Study Indicates Many Families Don'T Borrow For College

By Staff
August 25, 2009

A new study has found that in the 2008-9 school year, 58 percent of families did not borrow money for college.

The study [originally located at], called "How America Pays for College," was conducted by the Gallup organization for Sallie Mae, which is the largest provider of student loans in the nation. It surveyed 800 students and 804 parents throughout the country and found that students who did not borrow for college paid for their tuitions with their parents' savings and income, as well as grants or scholarships.

The study found that on average, grants and scholarships covered 25 percent of a student's costs, while parents' income and savings covered 36 percent. The New York Times points out that last year, grants and scholarships covered 15 percent, suggesting that more people are relying on such financial aid during the economic downturn.

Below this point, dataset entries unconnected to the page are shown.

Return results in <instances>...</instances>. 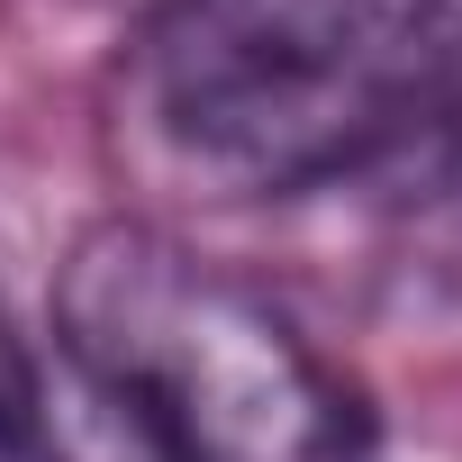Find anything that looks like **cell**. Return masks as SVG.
Returning a JSON list of instances; mask_svg holds the SVG:
<instances>
[{"label":"cell","instance_id":"obj_3","mask_svg":"<svg viewBox=\"0 0 462 462\" xmlns=\"http://www.w3.org/2000/svg\"><path fill=\"white\" fill-rule=\"evenodd\" d=\"M363 190H381L399 245H408L426 273L462 282V73H453V91L363 172Z\"/></svg>","mask_w":462,"mask_h":462},{"label":"cell","instance_id":"obj_1","mask_svg":"<svg viewBox=\"0 0 462 462\" xmlns=\"http://www.w3.org/2000/svg\"><path fill=\"white\" fill-rule=\"evenodd\" d=\"M462 73V0H154L118 118L199 199L363 181Z\"/></svg>","mask_w":462,"mask_h":462},{"label":"cell","instance_id":"obj_2","mask_svg":"<svg viewBox=\"0 0 462 462\" xmlns=\"http://www.w3.org/2000/svg\"><path fill=\"white\" fill-rule=\"evenodd\" d=\"M55 363L136 462H381L354 372L236 263L100 217L55 273Z\"/></svg>","mask_w":462,"mask_h":462},{"label":"cell","instance_id":"obj_5","mask_svg":"<svg viewBox=\"0 0 462 462\" xmlns=\"http://www.w3.org/2000/svg\"><path fill=\"white\" fill-rule=\"evenodd\" d=\"M109 10H136V19H145V10H154V0H109Z\"/></svg>","mask_w":462,"mask_h":462},{"label":"cell","instance_id":"obj_4","mask_svg":"<svg viewBox=\"0 0 462 462\" xmlns=\"http://www.w3.org/2000/svg\"><path fill=\"white\" fill-rule=\"evenodd\" d=\"M0 462H73L64 417H55V399H46V372H37V354L10 336V318H0Z\"/></svg>","mask_w":462,"mask_h":462}]
</instances>
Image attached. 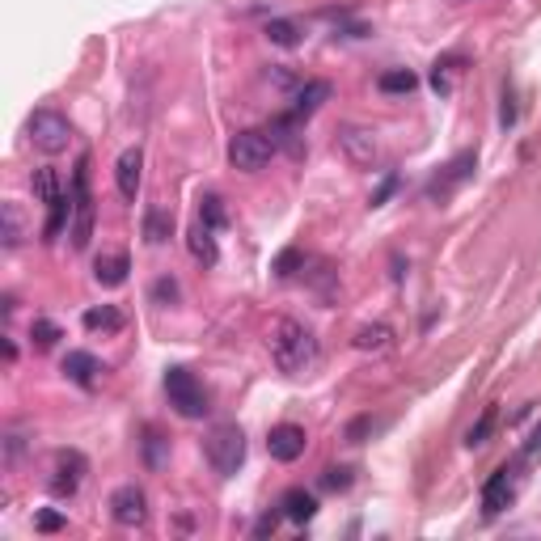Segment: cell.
I'll list each match as a JSON object with an SVG mask.
<instances>
[{
  "mask_svg": "<svg viewBox=\"0 0 541 541\" xmlns=\"http://www.w3.org/2000/svg\"><path fill=\"white\" fill-rule=\"evenodd\" d=\"M305 428H296V423H280V428H270L267 436V453L275 461H296V457L305 453Z\"/></svg>",
  "mask_w": 541,
  "mask_h": 541,
  "instance_id": "30bf717a",
  "label": "cell"
},
{
  "mask_svg": "<svg viewBox=\"0 0 541 541\" xmlns=\"http://www.w3.org/2000/svg\"><path fill=\"white\" fill-rule=\"evenodd\" d=\"M491 428H495V410H482V418L474 423V428L466 431V444L469 448H478V444H487V436H491Z\"/></svg>",
  "mask_w": 541,
  "mask_h": 541,
  "instance_id": "83f0119b",
  "label": "cell"
},
{
  "mask_svg": "<svg viewBox=\"0 0 541 541\" xmlns=\"http://www.w3.org/2000/svg\"><path fill=\"white\" fill-rule=\"evenodd\" d=\"M537 453H541V428L533 431V440L525 444V457H537Z\"/></svg>",
  "mask_w": 541,
  "mask_h": 541,
  "instance_id": "836d02e7",
  "label": "cell"
},
{
  "mask_svg": "<svg viewBox=\"0 0 541 541\" xmlns=\"http://www.w3.org/2000/svg\"><path fill=\"white\" fill-rule=\"evenodd\" d=\"M85 469L89 461L76 448H64V453H55V466H51V491L60 495H76V487L85 482Z\"/></svg>",
  "mask_w": 541,
  "mask_h": 541,
  "instance_id": "52a82bcc",
  "label": "cell"
},
{
  "mask_svg": "<svg viewBox=\"0 0 541 541\" xmlns=\"http://www.w3.org/2000/svg\"><path fill=\"white\" fill-rule=\"evenodd\" d=\"M152 296H157V300H178V283H173V280H157Z\"/></svg>",
  "mask_w": 541,
  "mask_h": 541,
  "instance_id": "1f68e13d",
  "label": "cell"
},
{
  "mask_svg": "<svg viewBox=\"0 0 541 541\" xmlns=\"http://www.w3.org/2000/svg\"><path fill=\"white\" fill-rule=\"evenodd\" d=\"M321 487H326V491H347V487H351V469H347V466H330L326 474H321Z\"/></svg>",
  "mask_w": 541,
  "mask_h": 541,
  "instance_id": "f1b7e54d",
  "label": "cell"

Yet there are also signs that students are more likely to put off college to avoid debt: Fewer students indicated that they would rather borrow than not attend college.

The survey is the latest one portraying student debt as not quite the dire, widespread problem that it is portrayed to be. Recently, another study conducted by the College Board indicated that as many as one-third of 2007-8 bachelor degree recipients graduated with no debt.

"People think students are drowning in debt," noted Sandy Baum, an author of the College Board study, who was quoted in The New York Times, "and there is a small proportion of students that borrow an exorbitant amount, but most students graduate with a manageable debt load."

The Sallie Mae study found that most parents were confident about their ability to pay for college, although many noted concerns about lost savings and investments and lost income due to unemployment.

Not surprisingly, the study found that the cost of higher education is rising significantly: The total average cost of attendance was $15,931, a 9 percent increase over last year. Two-year community colleges cost an average of $5,608, four-year state institutions cost an average of $14,122, while private four-year colleges averaged $32,454--a whopping 17 percent increase since 2007-8.

Other findings indicated differences in borrowing based on demographics: Hispanics reported borrowing to pay for 32 percent of college costs and African Americans borrowed for 34 percent, compared to Caucasians who borrowed to pay for 22 percent.